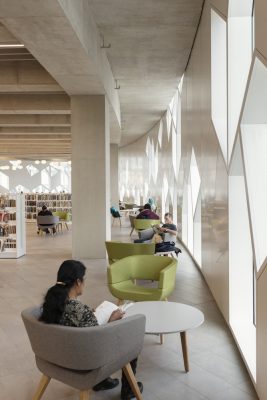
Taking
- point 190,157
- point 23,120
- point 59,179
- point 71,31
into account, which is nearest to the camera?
point 71,31

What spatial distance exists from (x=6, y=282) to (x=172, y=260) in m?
3.70

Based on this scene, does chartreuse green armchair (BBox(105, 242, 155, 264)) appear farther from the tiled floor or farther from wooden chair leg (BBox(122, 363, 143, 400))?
wooden chair leg (BBox(122, 363, 143, 400))

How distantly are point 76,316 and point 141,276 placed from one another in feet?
8.37

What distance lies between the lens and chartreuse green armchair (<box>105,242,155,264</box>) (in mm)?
6645

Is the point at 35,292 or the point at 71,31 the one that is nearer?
the point at 71,31

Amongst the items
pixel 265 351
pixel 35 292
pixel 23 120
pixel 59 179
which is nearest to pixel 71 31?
pixel 35 292

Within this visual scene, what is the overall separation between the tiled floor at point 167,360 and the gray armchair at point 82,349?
602 mm

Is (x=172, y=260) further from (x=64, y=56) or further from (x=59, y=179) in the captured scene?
(x=59, y=179)

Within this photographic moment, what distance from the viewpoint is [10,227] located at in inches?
429

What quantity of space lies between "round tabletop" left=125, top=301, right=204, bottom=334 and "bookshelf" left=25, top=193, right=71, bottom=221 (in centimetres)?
1814

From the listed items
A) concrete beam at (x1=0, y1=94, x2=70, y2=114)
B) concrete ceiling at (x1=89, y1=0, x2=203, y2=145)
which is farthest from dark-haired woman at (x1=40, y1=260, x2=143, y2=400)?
concrete beam at (x1=0, y1=94, x2=70, y2=114)

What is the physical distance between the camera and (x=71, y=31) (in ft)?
20.1

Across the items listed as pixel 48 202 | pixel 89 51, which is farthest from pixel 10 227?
pixel 48 202

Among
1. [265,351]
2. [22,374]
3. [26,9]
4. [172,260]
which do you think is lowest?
[22,374]
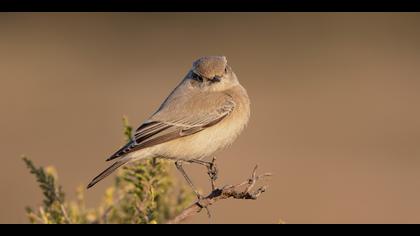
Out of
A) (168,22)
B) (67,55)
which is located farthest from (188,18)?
(67,55)

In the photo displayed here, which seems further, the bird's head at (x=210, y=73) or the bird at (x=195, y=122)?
the bird's head at (x=210, y=73)

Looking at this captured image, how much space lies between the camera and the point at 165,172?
4145 mm

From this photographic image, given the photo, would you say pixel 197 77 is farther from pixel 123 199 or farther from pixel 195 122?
pixel 123 199

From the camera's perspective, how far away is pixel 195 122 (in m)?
4.28

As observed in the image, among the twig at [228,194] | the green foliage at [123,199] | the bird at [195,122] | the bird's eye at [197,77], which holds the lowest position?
the twig at [228,194]

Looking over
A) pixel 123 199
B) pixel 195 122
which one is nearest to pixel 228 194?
pixel 195 122

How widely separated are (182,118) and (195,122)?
3.6 inches

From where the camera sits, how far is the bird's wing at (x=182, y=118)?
4.05 meters

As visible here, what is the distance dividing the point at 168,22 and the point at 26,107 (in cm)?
493

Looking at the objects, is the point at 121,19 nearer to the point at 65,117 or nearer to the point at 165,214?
the point at 65,117

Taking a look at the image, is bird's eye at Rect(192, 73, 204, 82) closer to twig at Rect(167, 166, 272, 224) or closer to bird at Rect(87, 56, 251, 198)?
bird at Rect(87, 56, 251, 198)

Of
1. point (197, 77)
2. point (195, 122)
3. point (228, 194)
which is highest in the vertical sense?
point (197, 77)

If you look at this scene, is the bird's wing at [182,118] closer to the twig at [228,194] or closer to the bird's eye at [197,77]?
the bird's eye at [197,77]

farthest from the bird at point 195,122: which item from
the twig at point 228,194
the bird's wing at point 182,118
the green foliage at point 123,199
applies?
the twig at point 228,194
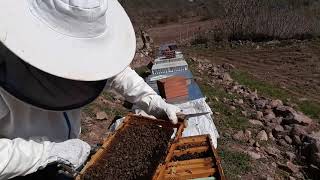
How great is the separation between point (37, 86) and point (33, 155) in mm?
380

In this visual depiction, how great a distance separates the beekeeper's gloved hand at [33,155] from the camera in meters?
2.28

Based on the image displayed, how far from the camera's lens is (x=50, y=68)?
2.07 metres

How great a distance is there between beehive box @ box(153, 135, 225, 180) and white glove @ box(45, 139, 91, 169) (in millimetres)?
467

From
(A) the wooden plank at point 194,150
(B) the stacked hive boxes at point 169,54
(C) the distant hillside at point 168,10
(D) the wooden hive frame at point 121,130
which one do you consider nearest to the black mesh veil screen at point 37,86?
(D) the wooden hive frame at point 121,130

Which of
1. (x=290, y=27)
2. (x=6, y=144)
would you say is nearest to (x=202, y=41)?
(x=290, y=27)

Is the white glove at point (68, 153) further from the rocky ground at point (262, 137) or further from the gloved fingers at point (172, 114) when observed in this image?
the rocky ground at point (262, 137)

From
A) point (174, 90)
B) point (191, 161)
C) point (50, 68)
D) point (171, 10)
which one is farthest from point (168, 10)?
point (50, 68)

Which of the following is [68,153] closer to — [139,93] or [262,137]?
[139,93]

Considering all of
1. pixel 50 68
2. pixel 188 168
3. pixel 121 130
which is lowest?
pixel 188 168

__Task brief__. Leave out the pictures and copy everything else in the records word for word.

__Task output__.
Taking
- point 190,157
- point 23,120
- point 59,179
- point 71,31
into account, which is nearest to the camera?
point 71,31

What spatial distance exists from (x=6, y=282) to (x=172, y=260) in m?
3.70

Based on this scene, does chartreuse green armchair (BBox(105, 242, 155, 264)) appear farther from the tiled floor or farther from wooden chair leg (BBox(122, 363, 143, 400))?
wooden chair leg (BBox(122, 363, 143, 400))

How distantly are point 76,316 and point 141,276 placed from one another in feet?
8.37

What distance lies between the lens and chartreuse green armchair (<box>105,242,155,264</box>) (in mm)?
6645

Is the point at 35,292 or the point at 71,31 the one that is nearer?
the point at 71,31

Amongst the items
pixel 265 351
pixel 35 292
pixel 23 120
pixel 59 179
which is nearest to pixel 71 31?
pixel 35 292

Within this visual scene, what is the overall separation between the tiled floor at point 167,360 and the gray armchair at point 82,349?
602 mm

Is (x=172, y=260) further from (x=64, y=56) or further from (x=59, y=179) in the captured scene?
(x=59, y=179)

Within this photographic moment, what distance from the viewpoint is [10,227] located at in inches?
429

What quantity of space lies between "round tabletop" left=125, top=301, right=204, bottom=334 and "bookshelf" left=25, top=193, right=71, bottom=221 (in centimetres)?
1814

From the listed items
A) concrete beam at (x1=0, y1=94, x2=70, y2=114)
B) concrete ceiling at (x1=89, y1=0, x2=203, y2=145)
which is farthest from dark-haired woman at (x1=40, y1=260, x2=143, y2=400)?
concrete beam at (x1=0, y1=94, x2=70, y2=114)

What is the physical distance between the camera and (x=71, y=31) (in ft)?
20.1

Across the items listed as pixel 48 202 | pixel 89 51, which is farthest from pixel 10 227?
pixel 48 202

Among
1. [265,351]
2. [22,374]
3. [26,9]
4. [172,260]
which do you think is lowest?
[22,374]
Out of
A) (168,22)
B) (67,55)
which is located farthest from (188,18)?
(67,55)

In the photo displayed here, which seems further, the bird's head at (x=210, y=73) or the bird at (x=195, y=122)?
the bird's head at (x=210, y=73)

Looking at this captured image, how much space lies between the camera and the point at 165,172?
4145 mm

From this photographic image, given the photo, would you say pixel 197 77 is farther from pixel 123 199 or farther from pixel 195 122?
pixel 123 199

From the camera's perspective, how far away is pixel 195 122 (in m)?
4.28

As observed in the image, among the twig at [228,194] | the green foliage at [123,199] | the bird at [195,122] | the bird's eye at [197,77], which holds the lowest position?
the twig at [228,194]

Looking over
A) pixel 123 199
B) pixel 195 122
which one is nearest to pixel 228 194?
pixel 195 122

How widely separated are (182,118) and (195,122)?
3.6 inches

From where the camera sits, how far is the bird's wing at (x=182, y=118)?
4.05 meters

As visible here, what is the distance dividing the point at 168,22 and the point at 26,107 (in cm)?
493

Looking at the objects, is the point at 121,19 nearer to the point at 65,117 or nearer to the point at 165,214?
the point at 65,117

Taking a look at the image, is bird's eye at Rect(192, 73, 204, 82) closer to twig at Rect(167, 166, 272, 224) or closer to bird at Rect(87, 56, 251, 198)?
bird at Rect(87, 56, 251, 198)

Of
1. point (197, 77)
2. point (195, 122)
3. point (228, 194)
which is highest in the vertical sense?
point (197, 77)

If you look at this scene, is the bird's wing at [182,118] closer to the twig at [228,194] or closer to the bird's eye at [197,77]?
the bird's eye at [197,77]

farthest from the bird at point 195,122: which item from
the twig at point 228,194
the bird's wing at point 182,118
the green foliage at point 123,199
applies?
the twig at point 228,194
How great is the separation between point (37, 86) and point (33, 155) in mm?
380

In this visual depiction, how great a distance separates the beekeeper's gloved hand at [33,155] from the camera in meters?
2.28

Based on the image displayed, how far from the camera's lens is (x=50, y=68)?
2.07 metres

How great a distance is there between beehive box @ box(153, 135, 225, 180) and white glove @ box(45, 139, 91, 169) (in millimetres)?
467

From
(A) the wooden plank at point 194,150
(B) the stacked hive boxes at point 169,54
(C) the distant hillside at point 168,10
(D) the wooden hive frame at point 121,130
which one do you consider nearest to the black mesh veil screen at point 37,86?
(D) the wooden hive frame at point 121,130

Which of
1. (x=290, y=27)
2. (x=6, y=144)
would you say is nearest to (x=202, y=41)?
(x=290, y=27)

Is the white glove at point (68, 153) further from the rocky ground at point (262, 137) or further from the gloved fingers at point (172, 114) when observed in this image?
the rocky ground at point (262, 137)

From
A) point (174, 90)
B) point (191, 161)
C) point (50, 68)
D) point (171, 10)
which one is farthest from point (168, 10)?
point (50, 68)

Which of the following is [68,153] closer to — [139,93] or [262,137]?
[139,93]

Considering all of
1. pixel 50 68
2. pixel 188 168
3. pixel 121 130
which is lowest?
pixel 188 168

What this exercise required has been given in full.